EXERCISE DATA

===

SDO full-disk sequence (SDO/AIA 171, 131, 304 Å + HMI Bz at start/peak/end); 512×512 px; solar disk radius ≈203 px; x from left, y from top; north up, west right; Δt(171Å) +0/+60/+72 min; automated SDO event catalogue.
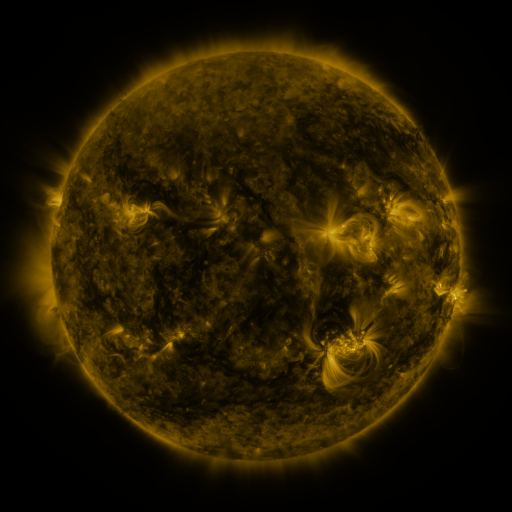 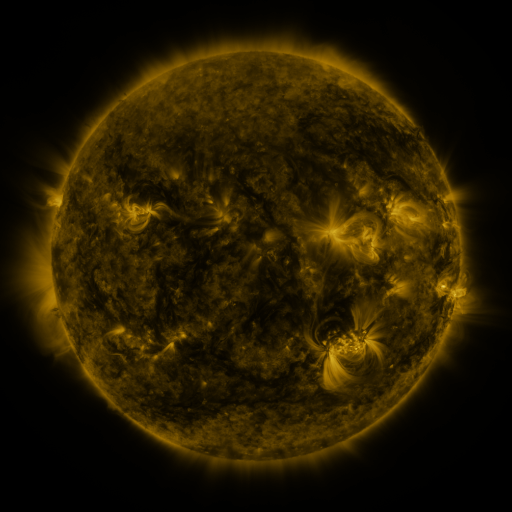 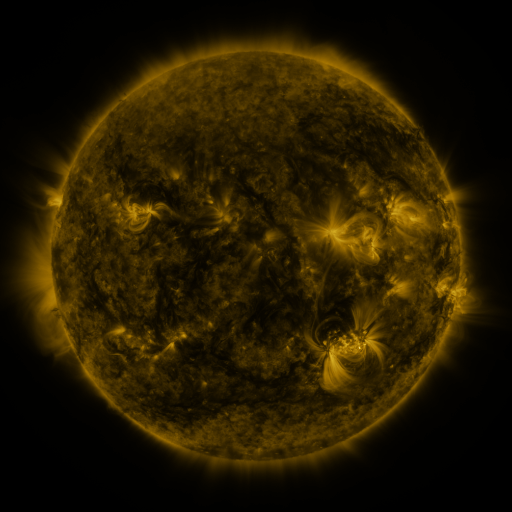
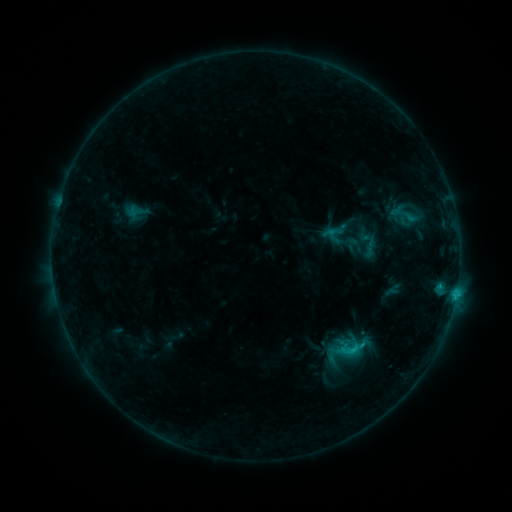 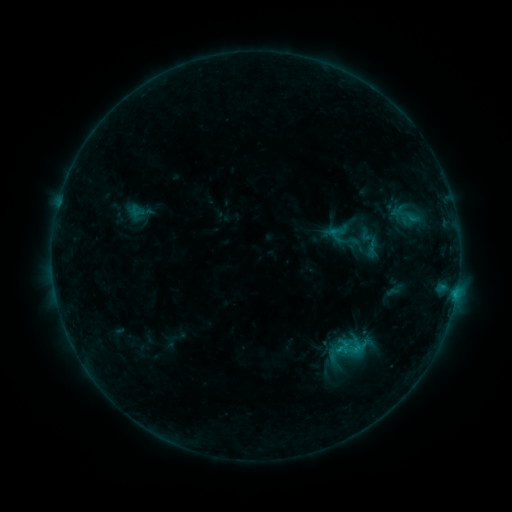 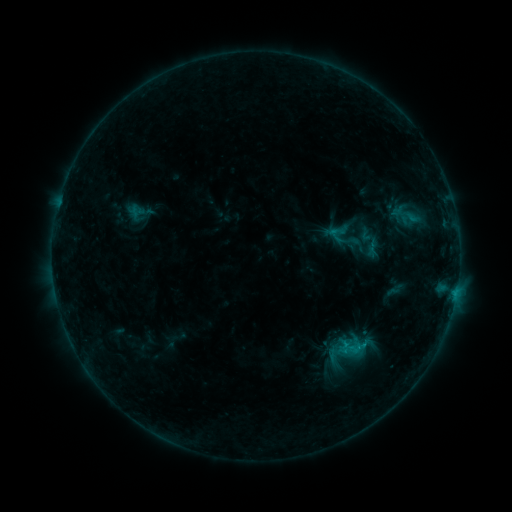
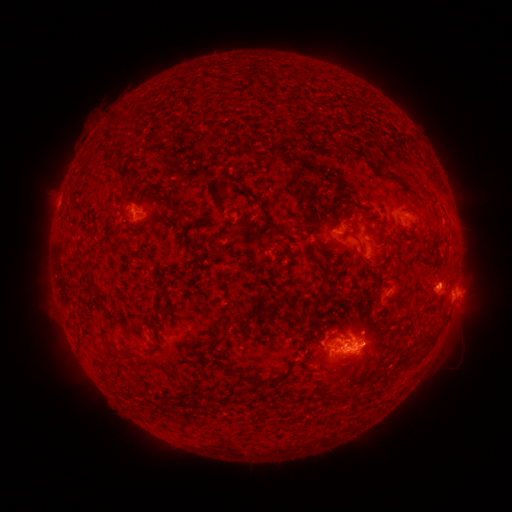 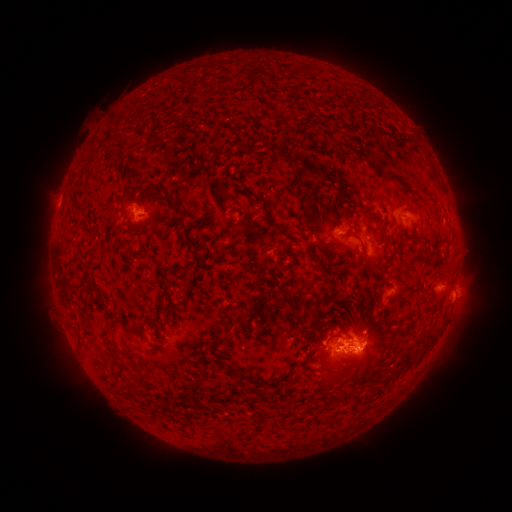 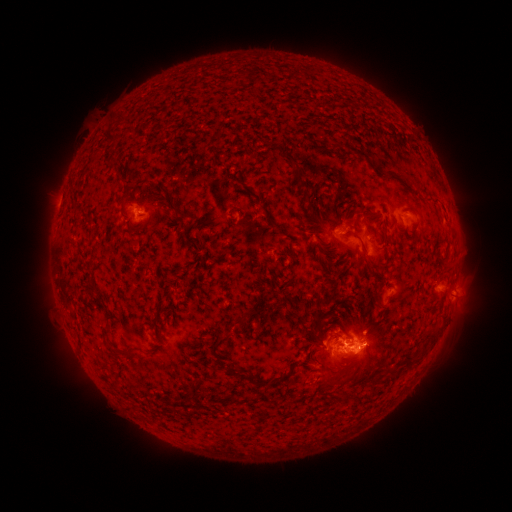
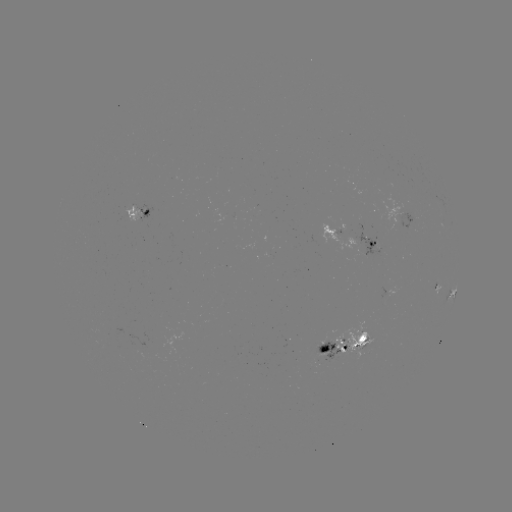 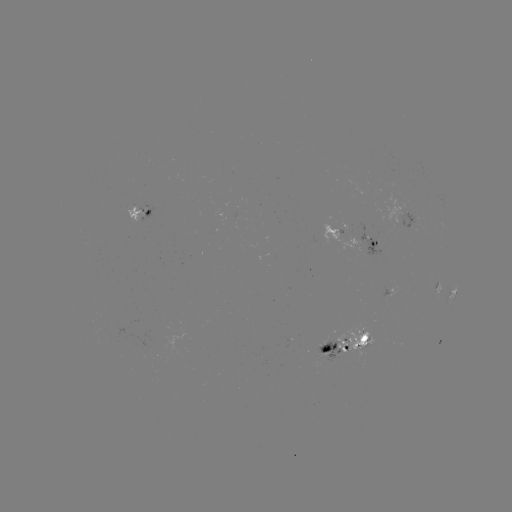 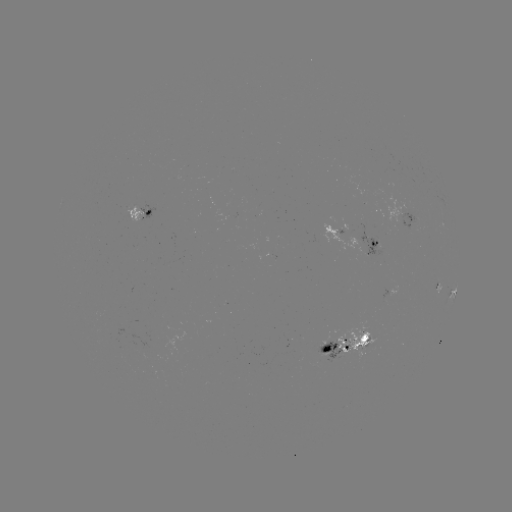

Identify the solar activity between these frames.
emerging-flux region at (362, 340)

===

AIM OF THE EXERCISE
Repeat, exactly and in full, all the material above except its pictures.

OUTPUT
SDO full-disk sequence (SDO/AIA 171, 131, 304 Å + HMI Bz at start/peak/end); 512×512 px; solar disk radius ≈203 px; x from left, y from top; north up, west right; Δt(171Å) +0/+60/+72 min; automated SDO event catalogue.

Identify the solar activity between these frames.
emerging-flux region at (362, 340)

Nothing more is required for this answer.